The thing is, it doesn't take much to run for coroner you must be:
- 18 years or older.
- Not a felon
- A registered voter
- File to run within the deadline and be elected
Lenderman says a medical background is not necessary. Since Lenderman is a retired teacher, he believes more knowledge is vital. "The more education and training they have, the better decision they can make in the field as to cause of death."
It is something Craighead County Coroner Toby Emerson says is valuable when cremation is a factor. "Cremation is a final disposition. I mean it's final," says Emerson.
Emerson says he will likely work 1,000 death cases this year. "We're not there to be law enforcement officers, but we work hand-and-hand with them." His job is to investigate 20 different kinds of deaths, from suicides and murders to industrial accidents and nursing home deaths. "My first question when I get on a scene with law enforcement is tell me the story," says Emerson. He says a lot of police officers don't have medical training and that's where he steps in. "Throw a flag up and say 'hey, something is not right here. We don't have enough medical history and things don't fit together on our side of it,'" says Emerson.
Many states have passed legislation regarding cremations to make sure there's time to conduct a proper investigation prior to destruction of the body and potential evidence. "You want to go back and get that individual for evidence, your evidence is gone at that point," explains Emerson.
Emerson says he's never had a question about a cremated individual. Right now, there is no waiting period in Arkansas. Our investigation found neither Missouri or Tennessee have legislation in place that can put a hold on the cremation process. It is a topic State Representative Harold Copenhaver says might be something to look into, "We have to work forward and get all the groups together. That would be the nursing homes and how they facilitate the body. That would be the coroners. It's about coming together and if they agree, then yes we'll move forward."
Years ago, residents in Faulker and Palaski Counties voted to appoint the county coroner, which allowed county officials to mandate certain requirements to hold the job. The other 73 counties chose not to take that route. Copenhaver says that could be something to consider.

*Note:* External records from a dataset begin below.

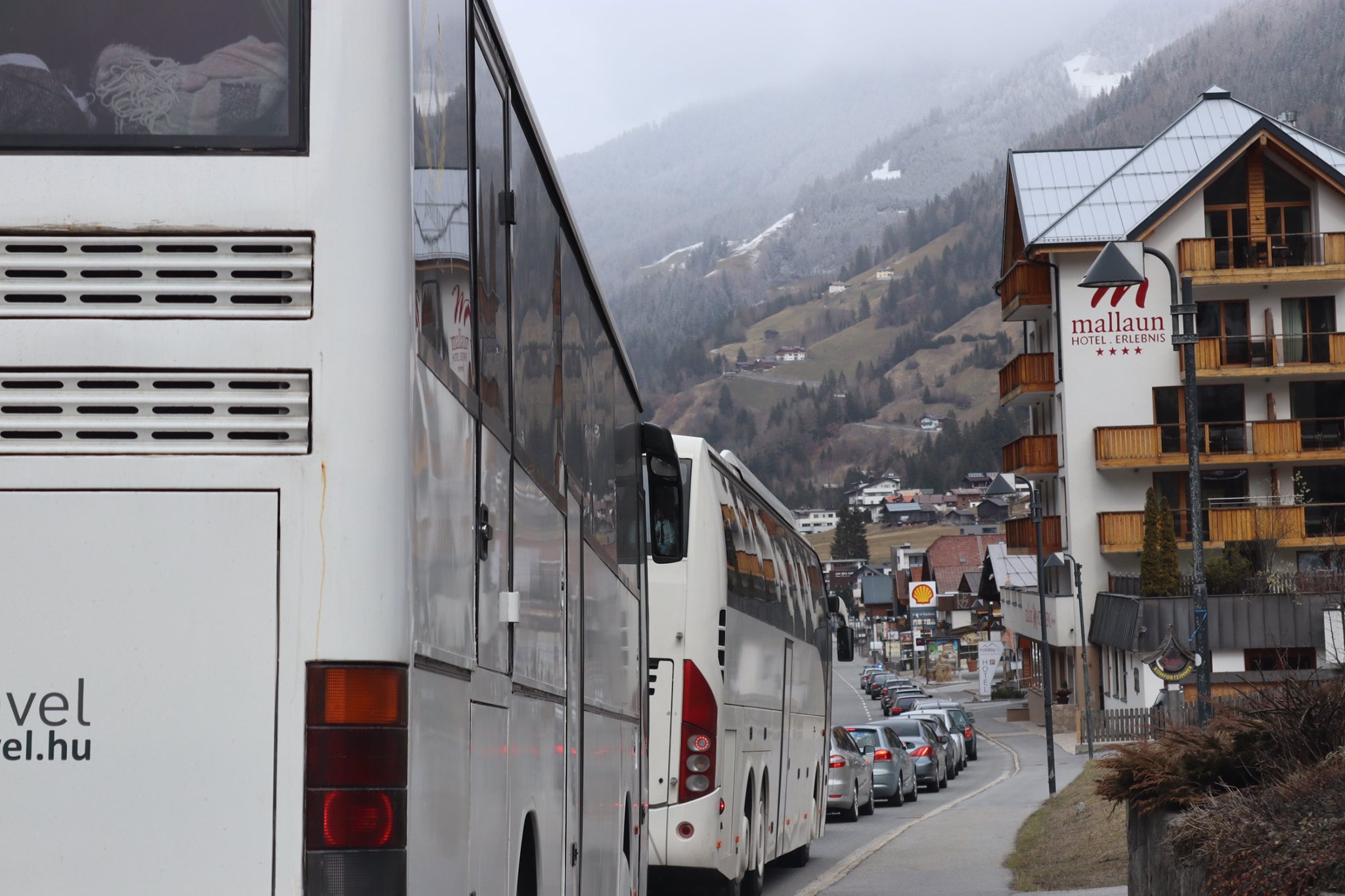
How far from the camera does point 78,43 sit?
386cm

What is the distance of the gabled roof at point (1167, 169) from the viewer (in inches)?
2052

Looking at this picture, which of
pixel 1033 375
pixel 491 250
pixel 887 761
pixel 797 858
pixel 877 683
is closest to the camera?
pixel 491 250

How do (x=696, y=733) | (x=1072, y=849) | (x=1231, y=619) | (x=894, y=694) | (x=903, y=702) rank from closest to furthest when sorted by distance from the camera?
(x=696, y=733) < (x=1072, y=849) < (x=1231, y=619) < (x=903, y=702) < (x=894, y=694)

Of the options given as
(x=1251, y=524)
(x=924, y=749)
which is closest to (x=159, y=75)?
(x=924, y=749)

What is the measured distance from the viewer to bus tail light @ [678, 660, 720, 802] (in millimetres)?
13609

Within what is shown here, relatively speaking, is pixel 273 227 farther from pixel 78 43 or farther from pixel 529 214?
pixel 529 214

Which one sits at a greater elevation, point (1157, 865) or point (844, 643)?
point (844, 643)

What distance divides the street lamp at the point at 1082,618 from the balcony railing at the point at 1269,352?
7.49m

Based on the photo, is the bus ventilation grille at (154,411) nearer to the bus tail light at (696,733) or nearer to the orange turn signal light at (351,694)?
the orange turn signal light at (351,694)

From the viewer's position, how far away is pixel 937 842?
22047mm

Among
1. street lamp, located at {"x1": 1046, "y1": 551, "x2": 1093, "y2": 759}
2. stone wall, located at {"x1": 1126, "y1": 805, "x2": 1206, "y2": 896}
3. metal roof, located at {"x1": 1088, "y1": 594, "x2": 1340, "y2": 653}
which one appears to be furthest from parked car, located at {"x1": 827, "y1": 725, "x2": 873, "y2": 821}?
metal roof, located at {"x1": 1088, "y1": 594, "x2": 1340, "y2": 653}

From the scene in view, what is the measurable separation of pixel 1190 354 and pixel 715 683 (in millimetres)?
6690

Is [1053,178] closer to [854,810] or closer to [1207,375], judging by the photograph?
[1207,375]

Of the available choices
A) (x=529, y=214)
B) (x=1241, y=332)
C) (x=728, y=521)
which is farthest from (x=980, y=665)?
(x=529, y=214)
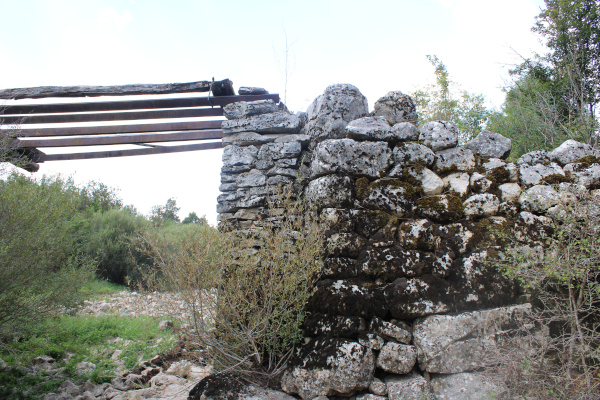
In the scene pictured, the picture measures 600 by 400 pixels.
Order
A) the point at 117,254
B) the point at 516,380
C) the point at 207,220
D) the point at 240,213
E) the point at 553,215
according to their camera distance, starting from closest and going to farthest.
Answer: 1. the point at 516,380
2. the point at 553,215
3. the point at 207,220
4. the point at 240,213
5. the point at 117,254

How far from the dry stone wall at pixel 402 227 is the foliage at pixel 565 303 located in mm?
148

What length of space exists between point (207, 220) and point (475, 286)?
2347 millimetres

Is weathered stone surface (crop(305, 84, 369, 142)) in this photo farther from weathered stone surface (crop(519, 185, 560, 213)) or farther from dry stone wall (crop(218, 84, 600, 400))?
weathered stone surface (crop(519, 185, 560, 213))

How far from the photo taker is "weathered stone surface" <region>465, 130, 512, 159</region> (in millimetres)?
3346

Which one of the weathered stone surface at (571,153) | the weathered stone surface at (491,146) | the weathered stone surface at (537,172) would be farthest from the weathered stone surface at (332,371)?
the weathered stone surface at (571,153)

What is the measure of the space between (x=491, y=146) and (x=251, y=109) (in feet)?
8.40

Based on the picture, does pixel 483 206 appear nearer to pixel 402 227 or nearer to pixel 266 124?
pixel 402 227

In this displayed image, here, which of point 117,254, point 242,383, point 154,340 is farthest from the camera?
point 117,254

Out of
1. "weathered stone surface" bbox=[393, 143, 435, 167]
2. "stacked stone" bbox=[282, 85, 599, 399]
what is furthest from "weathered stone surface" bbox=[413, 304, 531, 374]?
"weathered stone surface" bbox=[393, 143, 435, 167]

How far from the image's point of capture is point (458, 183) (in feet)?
10.5

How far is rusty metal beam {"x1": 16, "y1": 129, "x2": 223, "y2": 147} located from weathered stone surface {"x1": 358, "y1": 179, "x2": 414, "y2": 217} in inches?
97.6

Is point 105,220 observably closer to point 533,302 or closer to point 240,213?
point 240,213

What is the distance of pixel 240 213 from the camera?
3570mm

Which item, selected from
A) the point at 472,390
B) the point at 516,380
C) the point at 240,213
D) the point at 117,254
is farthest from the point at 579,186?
the point at 117,254
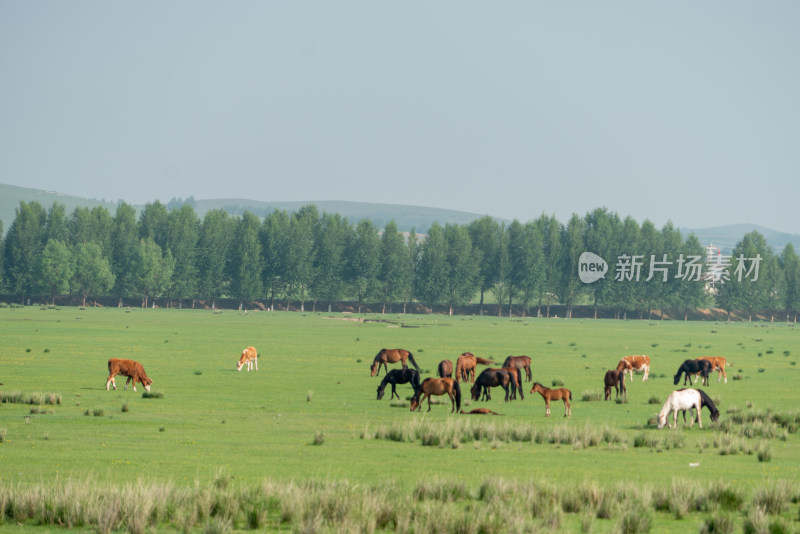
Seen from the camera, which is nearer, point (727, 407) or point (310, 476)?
point (310, 476)

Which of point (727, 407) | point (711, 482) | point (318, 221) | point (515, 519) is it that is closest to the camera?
point (515, 519)

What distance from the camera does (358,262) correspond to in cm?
15775

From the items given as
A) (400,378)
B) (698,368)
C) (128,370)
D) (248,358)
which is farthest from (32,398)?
(698,368)

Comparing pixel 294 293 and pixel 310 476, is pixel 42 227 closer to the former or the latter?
pixel 294 293

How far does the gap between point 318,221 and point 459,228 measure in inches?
904

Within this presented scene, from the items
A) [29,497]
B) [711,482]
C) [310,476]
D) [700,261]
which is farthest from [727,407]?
[700,261]

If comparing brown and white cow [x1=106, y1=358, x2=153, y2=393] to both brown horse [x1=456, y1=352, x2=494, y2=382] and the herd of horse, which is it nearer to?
the herd of horse

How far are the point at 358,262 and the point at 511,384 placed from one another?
124 m

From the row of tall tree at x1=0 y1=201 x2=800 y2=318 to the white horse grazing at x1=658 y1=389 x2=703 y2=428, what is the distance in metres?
123

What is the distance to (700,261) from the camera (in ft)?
555

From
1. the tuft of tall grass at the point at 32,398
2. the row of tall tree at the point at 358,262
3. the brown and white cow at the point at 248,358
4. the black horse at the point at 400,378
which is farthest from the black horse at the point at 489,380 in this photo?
the row of tall tree at the point at 358,262

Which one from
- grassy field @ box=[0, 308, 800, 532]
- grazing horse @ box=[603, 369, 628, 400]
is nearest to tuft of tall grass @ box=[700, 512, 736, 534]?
grassy field @ box=[0, 308, 800, 532]

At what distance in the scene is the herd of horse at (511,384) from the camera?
27.3 meters

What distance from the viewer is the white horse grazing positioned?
2694 cm
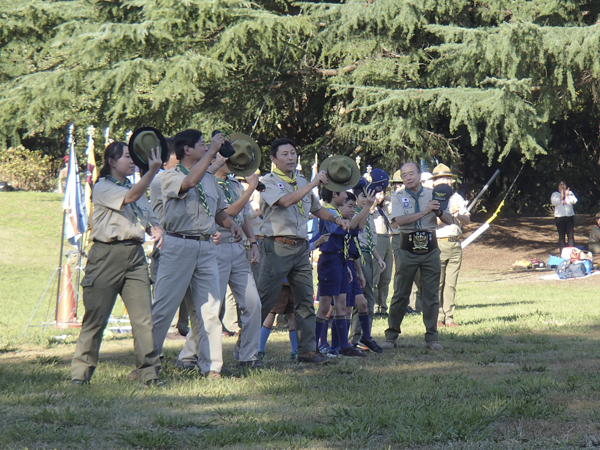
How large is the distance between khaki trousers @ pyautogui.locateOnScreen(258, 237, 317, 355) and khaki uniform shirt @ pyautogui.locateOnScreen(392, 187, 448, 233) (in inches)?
61.9

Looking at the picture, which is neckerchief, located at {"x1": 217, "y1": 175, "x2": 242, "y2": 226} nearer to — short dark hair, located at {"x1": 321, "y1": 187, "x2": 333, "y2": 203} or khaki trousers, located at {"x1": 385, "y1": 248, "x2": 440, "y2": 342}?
short dark hair, located at {"x1": 321, "y1": 187, "x2": 333, "y2": 203}

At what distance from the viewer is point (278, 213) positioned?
7191mm

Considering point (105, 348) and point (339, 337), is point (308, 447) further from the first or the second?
point (105, 348)

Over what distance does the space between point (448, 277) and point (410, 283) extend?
2519mm

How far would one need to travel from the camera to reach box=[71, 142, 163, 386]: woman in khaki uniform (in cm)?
602

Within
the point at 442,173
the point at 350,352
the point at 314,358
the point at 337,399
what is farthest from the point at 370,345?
the point at 442,173

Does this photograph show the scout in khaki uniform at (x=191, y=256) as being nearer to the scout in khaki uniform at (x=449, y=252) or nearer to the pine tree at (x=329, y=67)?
the scout in khaki uniform at (x=449, y=252)

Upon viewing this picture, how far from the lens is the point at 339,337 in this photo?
317 inches

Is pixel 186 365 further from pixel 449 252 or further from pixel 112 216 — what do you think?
pixel 449 252

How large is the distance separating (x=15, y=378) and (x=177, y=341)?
3.05 metres

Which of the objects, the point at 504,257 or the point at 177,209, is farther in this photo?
the point at 504,257

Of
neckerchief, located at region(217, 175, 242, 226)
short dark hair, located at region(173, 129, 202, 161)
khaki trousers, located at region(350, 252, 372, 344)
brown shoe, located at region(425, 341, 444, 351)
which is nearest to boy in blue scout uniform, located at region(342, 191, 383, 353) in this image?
khaki trousers, located at region(350, 252, 372, 344)

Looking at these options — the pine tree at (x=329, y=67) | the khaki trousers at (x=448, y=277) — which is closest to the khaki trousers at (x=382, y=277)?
the khaki trousers at (x=448, y=277)

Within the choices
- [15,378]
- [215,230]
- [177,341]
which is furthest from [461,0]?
[15,378]
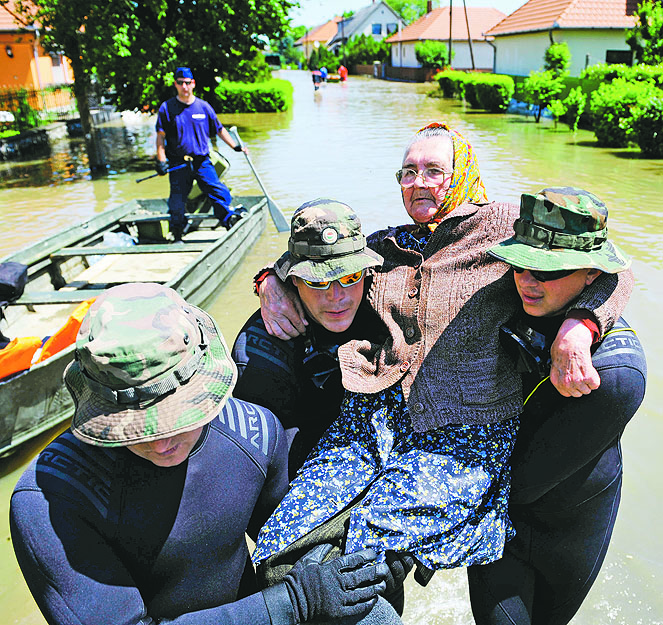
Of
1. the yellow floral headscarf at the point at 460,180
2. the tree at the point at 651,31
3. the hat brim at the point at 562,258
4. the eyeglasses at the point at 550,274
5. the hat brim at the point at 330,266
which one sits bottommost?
the eyeglasses at the point at 550,274

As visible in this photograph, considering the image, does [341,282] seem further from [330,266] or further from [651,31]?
[651,31]

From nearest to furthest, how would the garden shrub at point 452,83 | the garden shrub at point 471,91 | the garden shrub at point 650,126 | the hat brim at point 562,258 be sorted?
the hat brim at point 562,258, the garden shrub at point 650,126, the garden shrub at point 471,91, the garden shrub at point 452,83

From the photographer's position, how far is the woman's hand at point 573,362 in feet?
5.79

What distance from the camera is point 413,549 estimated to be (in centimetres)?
184

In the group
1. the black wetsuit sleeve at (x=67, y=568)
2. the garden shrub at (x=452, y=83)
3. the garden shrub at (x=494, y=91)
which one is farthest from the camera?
the garden shrub at (x=452, y=83)

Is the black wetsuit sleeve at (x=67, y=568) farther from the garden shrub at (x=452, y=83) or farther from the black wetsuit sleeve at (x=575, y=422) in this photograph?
the garden shrub at (x=452, y=83)

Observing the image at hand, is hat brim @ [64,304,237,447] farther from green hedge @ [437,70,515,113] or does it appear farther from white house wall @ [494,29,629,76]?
white house wall @ [494,29,629,76]

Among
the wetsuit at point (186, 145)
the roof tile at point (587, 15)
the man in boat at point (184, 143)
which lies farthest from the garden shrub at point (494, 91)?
the wetsuit at point (186, 145)

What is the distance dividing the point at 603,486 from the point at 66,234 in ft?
26.7

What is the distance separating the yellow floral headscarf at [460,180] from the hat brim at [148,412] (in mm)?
1252

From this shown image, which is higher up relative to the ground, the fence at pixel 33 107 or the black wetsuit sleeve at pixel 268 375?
the fence at pixel 33 107

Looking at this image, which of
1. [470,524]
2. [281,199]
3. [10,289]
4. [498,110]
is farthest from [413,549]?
[498,110]

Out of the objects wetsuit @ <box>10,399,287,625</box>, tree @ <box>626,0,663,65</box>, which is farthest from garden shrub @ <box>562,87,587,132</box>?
wetsuit @ <box>10,399,287,625</box>

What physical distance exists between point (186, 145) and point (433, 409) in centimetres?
767
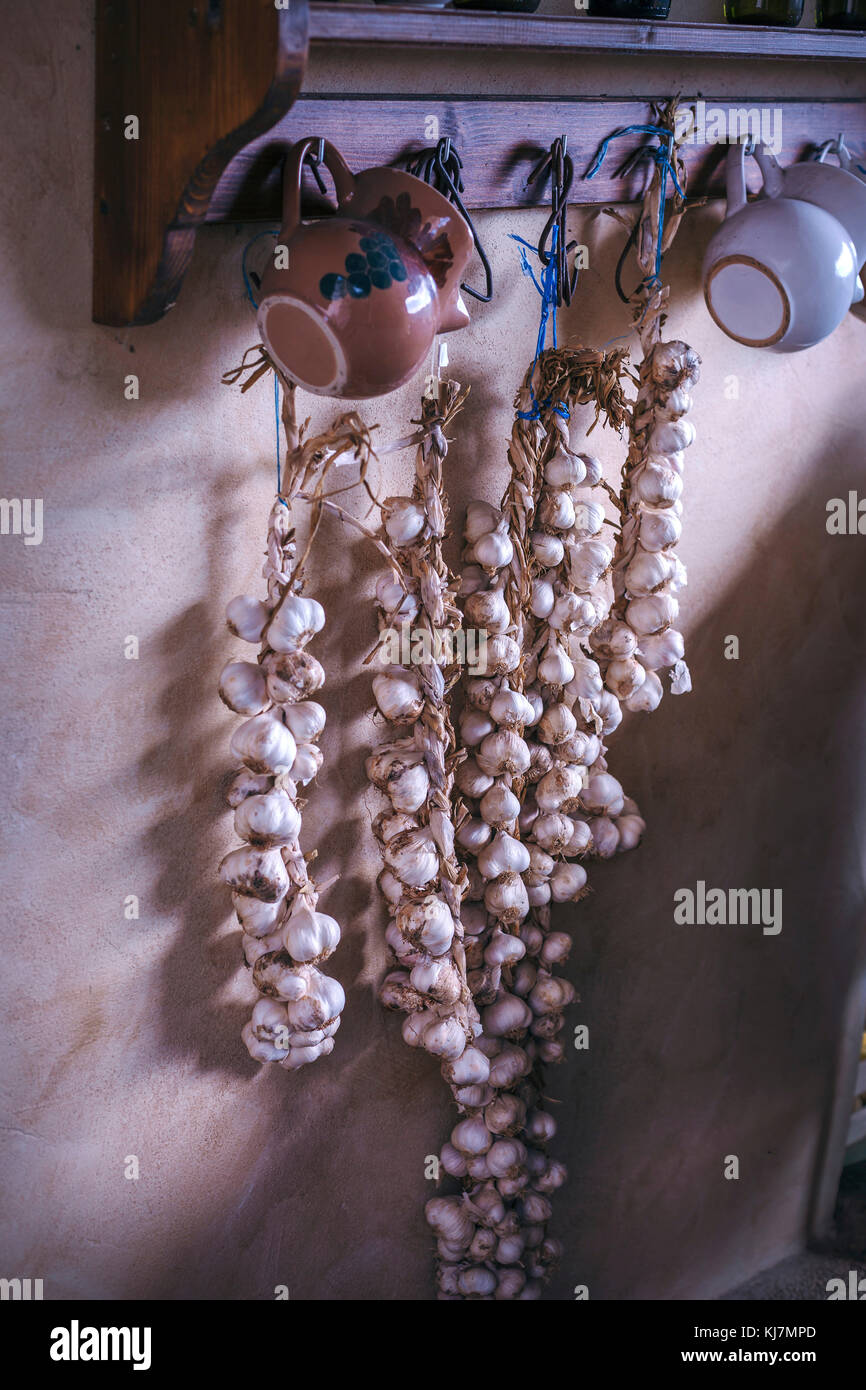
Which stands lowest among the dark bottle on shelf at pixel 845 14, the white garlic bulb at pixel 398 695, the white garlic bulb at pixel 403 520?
the white garlic bulb at pixel 398 695

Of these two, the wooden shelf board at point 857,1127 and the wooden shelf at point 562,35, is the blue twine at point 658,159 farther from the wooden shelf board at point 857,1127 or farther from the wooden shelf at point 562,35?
the wooden shelf board at point 857,1127

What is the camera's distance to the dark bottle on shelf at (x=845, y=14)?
115 cm

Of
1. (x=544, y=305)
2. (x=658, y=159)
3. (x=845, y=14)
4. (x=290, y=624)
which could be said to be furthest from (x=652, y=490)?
(x=845, y=14)

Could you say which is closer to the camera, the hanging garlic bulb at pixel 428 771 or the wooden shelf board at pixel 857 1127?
A: the hanging garlic bulb at pixel 428 771

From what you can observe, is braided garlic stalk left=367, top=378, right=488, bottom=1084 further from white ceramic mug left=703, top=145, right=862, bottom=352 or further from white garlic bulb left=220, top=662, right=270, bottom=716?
white ceramic mug left=703, top=145, right=862, bottom=352

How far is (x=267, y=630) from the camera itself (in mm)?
917

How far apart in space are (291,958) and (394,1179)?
17.2 inches

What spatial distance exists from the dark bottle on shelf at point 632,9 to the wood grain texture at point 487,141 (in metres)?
0.07

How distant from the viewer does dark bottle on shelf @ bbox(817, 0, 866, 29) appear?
1.15 metres

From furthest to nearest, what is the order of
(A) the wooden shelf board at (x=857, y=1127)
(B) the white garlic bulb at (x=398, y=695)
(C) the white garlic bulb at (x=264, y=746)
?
(A) the wooden shelf board at (x=857, y=1127) → (B) the white garlic bulb at (x=398, y=695) → (C) the white garlic bulb at (x=264, y=746)

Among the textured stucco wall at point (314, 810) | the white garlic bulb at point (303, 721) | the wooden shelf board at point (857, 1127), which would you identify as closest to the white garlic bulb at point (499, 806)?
the textured stucco wall at point (314, 810)

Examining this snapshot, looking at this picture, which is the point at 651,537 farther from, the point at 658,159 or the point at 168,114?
the point at 168,114
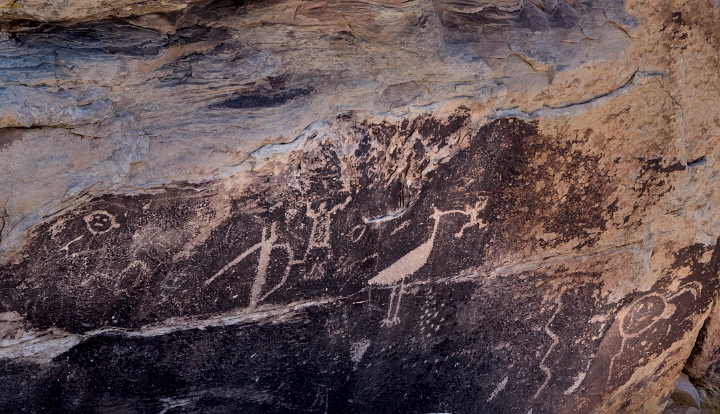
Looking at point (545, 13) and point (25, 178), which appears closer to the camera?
point (25, 178)

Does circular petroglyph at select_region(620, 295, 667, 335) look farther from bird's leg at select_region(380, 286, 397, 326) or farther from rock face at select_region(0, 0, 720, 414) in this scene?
bird's leg at select_region(380, 286, 397, 326)

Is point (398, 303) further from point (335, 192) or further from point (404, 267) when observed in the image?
point (335, 192)

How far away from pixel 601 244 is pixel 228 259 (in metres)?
1.15

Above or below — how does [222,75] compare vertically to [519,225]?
above

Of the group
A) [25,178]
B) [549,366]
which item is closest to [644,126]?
[549,366]

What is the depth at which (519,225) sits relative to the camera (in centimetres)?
194

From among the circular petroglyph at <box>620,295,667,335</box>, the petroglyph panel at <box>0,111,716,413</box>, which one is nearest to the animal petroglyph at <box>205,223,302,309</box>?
the petroglyph panel at <box>0,111,716,413</box>

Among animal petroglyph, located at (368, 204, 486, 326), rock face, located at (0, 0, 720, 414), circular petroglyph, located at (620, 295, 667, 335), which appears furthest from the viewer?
circular petroglyph, located at (620, 295, 667, 335)

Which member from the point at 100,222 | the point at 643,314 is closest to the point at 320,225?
the point at 100,222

As for Lenderman, "Those are decisions that are made on the county and local level. So me, I would not support taking out the will of the people."
Lenderman and Copenhaver do agree it is progress. Lenderman says he does not foresee additional legislation, simply because it's not a front burner issue. Copenhaver say individual counties could make recommendations on their own, either with job requirements or additional funding for training beyond what is already required. Lenderman says it could even open the conversation about other legislation to detail specific needs for coroners.